The labyrinth is the inner ear consisting of the vestibule, cochlear and semicircular canals.  The cochlea is concerned with hearing and the vestibule and semicircular canals with equilibrium (sense of balance).  The bony portion of the labyrinth (osseous labyrinth) is composed of a series of canals tunneled out of the temporal bone.  Labyrinthitis is an infection of the labyrinth, the fluid-filled chamber of the inner ear that controls balance and hearing.  It is almost always caused by viral infection, but can rarely be caused by bacteria.  The viral form may occur during a flu-like illness or during illnesses such as measles or mumps.  Bacterial labyrinthitis can result from inadequately treated or sub-acute otitis media (infection of the middle ear).  Infection may also reach the inner ear via the bloodstream from elsewhere in the body.  Less commonly, bacterial labyrinthitis results from a head injury.

            The main symptom of labyrinthitis is vertigo.  Vertigo is not the same as feeling dizzy.  Dizziness means you feel unsteady or lightheaded.  Vertigo is an abnormal sensation of movement.  It makes you feel like you’re spinning or whirling.  Symptoms of vertigo and dizziness may be caused by many problems other than labyrinthitis.  With this disorder, the vertigo begins without warning.  It often starts 1 to 2 weeks after you’ve had the flu or a cold.  It may be severe enough to make you vomit or make you feel sick to your stomach.  Vertigo slowly goes away over a few days to weeks.  But for a month or longer you may still get vertigo symptoms if you suddenly move your head a certain way.  You might also experience difficulty focusing the eyes because of involuntary eye movements.  Labyrinthitis may also cause hearing loss and a ringing sound in your ears (tinnitus).  Most often, these symptoms don’t last for more than a few weeks.  The risk for this disorder may be raised by drinking large amounts of alcohol, fatigue, a history of allergies, a recent viral illness, a recent respiratory or ear infection, smoking and stress.

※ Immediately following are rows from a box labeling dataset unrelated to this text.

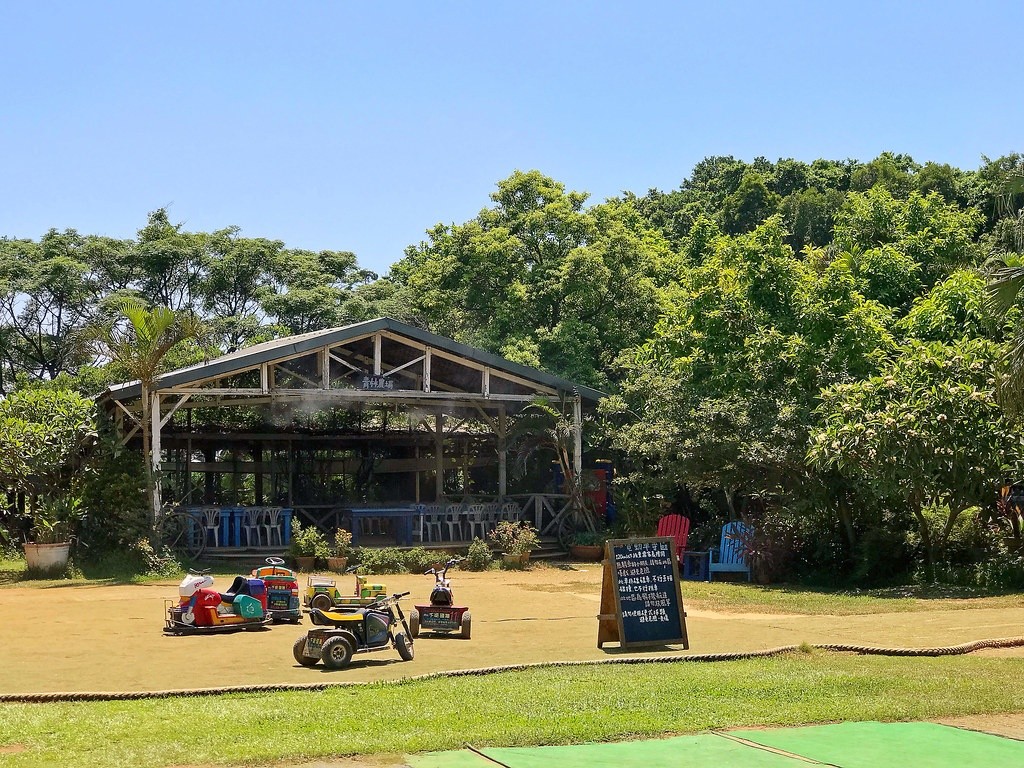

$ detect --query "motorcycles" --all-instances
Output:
[410,558,472,638]
[293,592,415,670]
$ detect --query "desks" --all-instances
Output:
[681,551,709,582]
[186,507,232,548]
[352,509,416,546]
[412,510,520,543]
[232,507,293,548]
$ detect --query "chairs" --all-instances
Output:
[464,503,489,542]
[657,514,689,574]
[197,504,221,547]
[423,505,443,542]
[260,506,282,546]
[341,502,424,536]
[442,504,463,542]
[499,502,522,523]
[240,506,265,549]
[479,503,501,543]
[709,522,755,583]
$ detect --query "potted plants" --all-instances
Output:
[357,535,495,575]
[567,532,605,561]
[512,520,542,564]
[325,527,353,571]
[486,520,529,567]
[22,493,89,576]
[289,516,331,573]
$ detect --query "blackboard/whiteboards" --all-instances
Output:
[604,536,689,653]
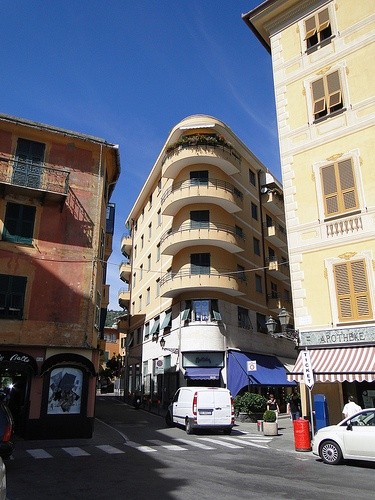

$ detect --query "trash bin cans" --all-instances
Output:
[293,419,310,453]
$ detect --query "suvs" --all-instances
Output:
[0,401,16,457]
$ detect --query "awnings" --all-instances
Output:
[226,352,298,398]
[184,368,220,382]
[286,348,375,382]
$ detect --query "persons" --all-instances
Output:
[342,396,362,425]
[266,393,280,424]
[125,390,161,412]
[0,392,12,499]
[287,392,301,420]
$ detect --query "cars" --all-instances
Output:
[311,408,375,463]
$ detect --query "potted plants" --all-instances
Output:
[263,411,278,436]
[239,392,268,423]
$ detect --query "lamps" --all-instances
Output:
[160,337,179,357]
[278,307,301,344]
[266,315,296,343]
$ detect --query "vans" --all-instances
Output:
[167,386,235,436]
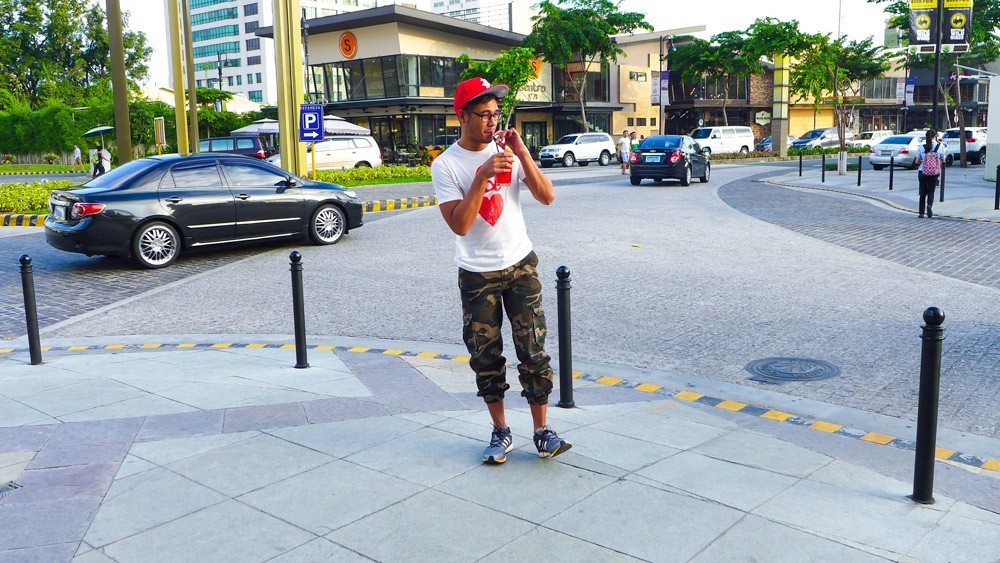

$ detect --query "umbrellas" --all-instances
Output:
[82,125,116,148]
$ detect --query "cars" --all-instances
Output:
[44,153,364,269]
[630,134,711,186]
[869,130,955,170]
[756,135,796,154]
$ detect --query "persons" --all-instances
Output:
[431,76,572,463]
[93,145,112,178]
[72,144,84,173]
[915,129,946,219]
[617,130,639,175]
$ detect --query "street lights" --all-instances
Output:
[967,108,974,125]
[659,34,676,134]
[926,107,933,127]
[217,49,232,110]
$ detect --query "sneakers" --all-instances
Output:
[534,428,572,457]
[482,421,514,463]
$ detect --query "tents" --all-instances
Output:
[323,113,370,135]
[229,113,279,146]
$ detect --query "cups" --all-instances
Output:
[495,152,513,184]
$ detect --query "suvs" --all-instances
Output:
[435,136,459,150]
[938,126,987,165]
[265,135,383,172]
[793,127,854,154]
[538,132,617,167]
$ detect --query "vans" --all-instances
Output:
[198,136,274,160]
[689,125,754,155]
[845,130,895,149]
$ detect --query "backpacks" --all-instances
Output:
[91,152,99,165]
[923,143,941,176]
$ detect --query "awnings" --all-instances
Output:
[909,103,979,114]
[515,102,626,112]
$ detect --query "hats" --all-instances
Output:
[454,76,509,115]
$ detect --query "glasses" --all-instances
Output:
[471,109,504,122]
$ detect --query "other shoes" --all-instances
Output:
[926,205,933,218]
[918,214,924,218]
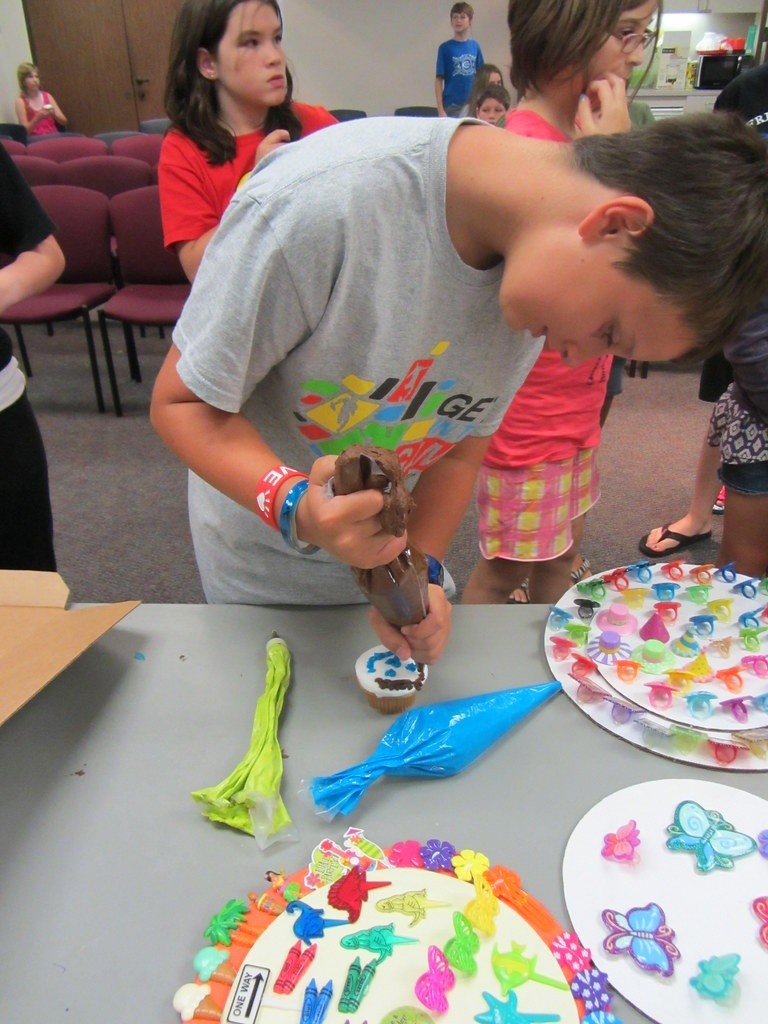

            Labyrinthitis usually goes away within a few weeks.  However, symptoms may need treatment.  Your doctor may prescribe an antibiotic to treat the infection.  Medications that may reduce symptoms include antihistamines, corticosteroids such as prednisone when symptoms are severe, medicines such as compazine to control nausea and vomiting, medicines to relieve dizziness such as meclizine or scopalamine and sedative-hypnotics such as Valium.  To prevent worsening of symptoms during episodes of labyrinthitis, it is suggested that you keep still and rest when symptoms occur, gradually resume activity, avoid sudden position changes, do not try to read when symptoms occur and avoid bright lights.  In addition, you might need help walking when symptoms occur and it is extremely important to avoid hazardous activities such as driving, operating heavy machinery and climbing until 1 week after symptoms have disappeared.

            Call your health care provider if dizziness, vertigo, loss of balance, or other symptoms of labyrinthitis are present.  Also call if hearing loss occurs.  Urgent or emergency symptoms include double vision, weakness or paralysis, slurring of speech, convulsions, fainting, persistent vomiting or vertigo accompanied by fever of more than 101 degrees Fahrenheit.  If you have severe vomiting with some of the symptoms listed, you may be admitted to the hospital.  A complete physical and neurological exam will be done, because an ear examination may not reveal any problems.  Usually, the diagnosis of labyrinthitis does not require other tests.  However, tests will be done to rule out other causes for your symptoms.  These may include EEG, Electronystagmography, evoked auditory potential studies, head CT scan, hearing tests (audiology/audiometry), MRI of the head and warming and cooling the inner ear with water (caloric stimulation) to test eye reflexes.  Severe symptoms usually go away within a week.  Most patients are completely better within 2 to 3 months.  Continued dizziness is more likely to last in older patients. Hearing usually returns to normal.